Besides having Spanish-language pro-Trump surrogates, the bread and butter of the RNC message appears to be an anti-Hillary Clinton one. Officials pointed to a May surrogate call where Republicans asked for talking points, wanting to know "every single thing about Hillary Clinton, her immigration stance, and all her flip flops."

Democratic pollster Fernand Amandi called comparing the favorability of Trump and Clinton among Latinos, a "false equivalency."

"The Hispanic community has long had an appreciation for the Clintons," he said, noting that she did well with Latinos both in 2008 and again this cycle. "But there is no more unpopular figure in the United States today with the Hispanic electorate than Donald Trump."

The likelihood that Trump will do badly, and perhaps historically so, with Latinos, means conservatives are coming up with creative suggestions for Hispanic voters. Aguilar says they should leave the presidential ballot empty and instead take care of those further down the ballot.

Rene Plasencia is one of those down ballot Republicans. A feather in the cap of the RNC, the Orlando native won his race to become a Florida state representative in 2014, but now must contend with being on the ballot along with Trump. He personally thinks he will do fine because he is from the community and because he's Hispanic (Cuban and Puerto Rican, in heavily Puerto Rican Orlando). But in his community, he knows many have strong feelings about Trump.

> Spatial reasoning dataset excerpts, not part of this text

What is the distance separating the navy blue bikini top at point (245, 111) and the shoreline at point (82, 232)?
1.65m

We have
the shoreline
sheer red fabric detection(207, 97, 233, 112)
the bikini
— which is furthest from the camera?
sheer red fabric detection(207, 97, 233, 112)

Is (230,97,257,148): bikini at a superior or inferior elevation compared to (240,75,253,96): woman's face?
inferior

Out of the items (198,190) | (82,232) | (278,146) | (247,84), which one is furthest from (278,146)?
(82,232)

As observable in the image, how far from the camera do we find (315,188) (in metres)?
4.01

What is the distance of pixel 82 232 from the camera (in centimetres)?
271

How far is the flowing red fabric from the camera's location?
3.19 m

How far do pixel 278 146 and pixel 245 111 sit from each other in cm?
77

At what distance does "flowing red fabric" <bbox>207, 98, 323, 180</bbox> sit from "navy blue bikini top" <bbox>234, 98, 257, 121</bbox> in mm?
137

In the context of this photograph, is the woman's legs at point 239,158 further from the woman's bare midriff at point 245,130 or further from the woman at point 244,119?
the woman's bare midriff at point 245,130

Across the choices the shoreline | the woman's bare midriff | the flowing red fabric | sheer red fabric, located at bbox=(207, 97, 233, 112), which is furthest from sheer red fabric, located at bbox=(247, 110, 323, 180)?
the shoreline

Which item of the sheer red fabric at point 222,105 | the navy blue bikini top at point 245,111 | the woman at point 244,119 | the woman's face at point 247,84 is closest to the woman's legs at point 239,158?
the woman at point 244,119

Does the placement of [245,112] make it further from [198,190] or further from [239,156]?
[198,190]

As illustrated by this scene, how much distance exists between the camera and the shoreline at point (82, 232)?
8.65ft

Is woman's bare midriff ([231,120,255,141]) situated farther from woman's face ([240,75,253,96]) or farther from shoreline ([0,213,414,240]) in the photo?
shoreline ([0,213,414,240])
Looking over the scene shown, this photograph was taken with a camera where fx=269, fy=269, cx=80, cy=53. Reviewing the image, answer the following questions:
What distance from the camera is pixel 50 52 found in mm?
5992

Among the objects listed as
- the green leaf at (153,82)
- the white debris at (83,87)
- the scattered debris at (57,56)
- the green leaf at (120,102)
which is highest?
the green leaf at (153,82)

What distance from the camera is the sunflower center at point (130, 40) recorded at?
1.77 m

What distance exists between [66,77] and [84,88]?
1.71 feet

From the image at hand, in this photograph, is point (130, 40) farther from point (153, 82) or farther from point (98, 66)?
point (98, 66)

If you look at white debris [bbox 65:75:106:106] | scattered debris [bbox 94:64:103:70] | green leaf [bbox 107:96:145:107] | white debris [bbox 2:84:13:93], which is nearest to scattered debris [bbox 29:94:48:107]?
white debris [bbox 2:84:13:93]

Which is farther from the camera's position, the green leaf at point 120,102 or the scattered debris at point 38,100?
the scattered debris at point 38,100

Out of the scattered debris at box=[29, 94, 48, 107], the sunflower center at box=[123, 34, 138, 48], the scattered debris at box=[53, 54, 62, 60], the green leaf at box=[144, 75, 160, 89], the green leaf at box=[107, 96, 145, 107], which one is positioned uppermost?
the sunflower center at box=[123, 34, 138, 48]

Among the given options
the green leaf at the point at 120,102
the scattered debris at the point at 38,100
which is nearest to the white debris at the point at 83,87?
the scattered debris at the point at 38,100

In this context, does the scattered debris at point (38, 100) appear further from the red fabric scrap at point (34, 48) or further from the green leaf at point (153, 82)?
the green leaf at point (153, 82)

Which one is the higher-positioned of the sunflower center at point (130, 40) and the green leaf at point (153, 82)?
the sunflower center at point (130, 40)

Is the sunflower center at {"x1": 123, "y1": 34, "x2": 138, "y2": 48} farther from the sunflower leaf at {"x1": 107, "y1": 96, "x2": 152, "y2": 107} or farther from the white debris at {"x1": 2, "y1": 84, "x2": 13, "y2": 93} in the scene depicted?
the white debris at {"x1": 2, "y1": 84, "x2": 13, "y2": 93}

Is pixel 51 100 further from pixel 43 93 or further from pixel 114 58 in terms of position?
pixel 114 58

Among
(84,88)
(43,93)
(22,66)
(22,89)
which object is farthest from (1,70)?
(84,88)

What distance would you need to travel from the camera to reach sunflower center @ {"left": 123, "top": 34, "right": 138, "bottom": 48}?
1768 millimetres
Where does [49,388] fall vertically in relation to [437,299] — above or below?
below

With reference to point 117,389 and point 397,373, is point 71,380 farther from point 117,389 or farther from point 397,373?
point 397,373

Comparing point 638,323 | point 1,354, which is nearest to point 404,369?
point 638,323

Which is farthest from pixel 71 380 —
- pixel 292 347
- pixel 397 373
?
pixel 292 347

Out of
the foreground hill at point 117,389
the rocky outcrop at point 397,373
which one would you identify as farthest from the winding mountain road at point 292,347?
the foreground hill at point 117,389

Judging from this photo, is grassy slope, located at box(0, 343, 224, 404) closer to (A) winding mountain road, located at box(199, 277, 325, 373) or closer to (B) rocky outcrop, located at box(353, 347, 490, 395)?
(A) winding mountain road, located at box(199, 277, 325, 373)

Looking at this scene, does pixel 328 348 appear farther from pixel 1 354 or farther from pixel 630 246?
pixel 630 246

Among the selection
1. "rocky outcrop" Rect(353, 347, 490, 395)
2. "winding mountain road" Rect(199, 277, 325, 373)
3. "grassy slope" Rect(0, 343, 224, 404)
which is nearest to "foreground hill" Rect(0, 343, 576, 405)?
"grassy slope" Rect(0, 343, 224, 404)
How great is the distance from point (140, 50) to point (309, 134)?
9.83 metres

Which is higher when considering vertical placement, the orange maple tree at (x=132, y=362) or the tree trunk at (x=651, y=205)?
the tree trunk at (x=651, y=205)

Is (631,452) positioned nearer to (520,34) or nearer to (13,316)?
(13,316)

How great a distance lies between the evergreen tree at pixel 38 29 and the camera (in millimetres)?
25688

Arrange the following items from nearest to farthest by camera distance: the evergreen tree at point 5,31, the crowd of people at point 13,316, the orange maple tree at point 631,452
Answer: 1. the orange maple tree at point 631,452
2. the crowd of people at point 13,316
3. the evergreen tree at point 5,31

"Walking among Hispanic homes, Trump is not very popular," he said. It’s "the culture around him. It seems like it’s a non-inclusive, divisive culture. People here are trying to build communities, have strong schools, and safe streets. He doesn't seem helpful to that."

Most frustratingly for many Latino Republicans is that this is not a new development. The 2013 Growth and Opportunity Project stated that “If Hispanic Americans perceive that a GOP nominee or candidate does not want them in the United States (i.e. self-deportation), they will not pay attention to our next sentence."

It is these concerns that lead to fears of a down ballot blowout, among some GOP Latinos.

"If Cory Gardner was running on the ballot now," Aguilar said of the lauded Colorado senator, "he would fair the same."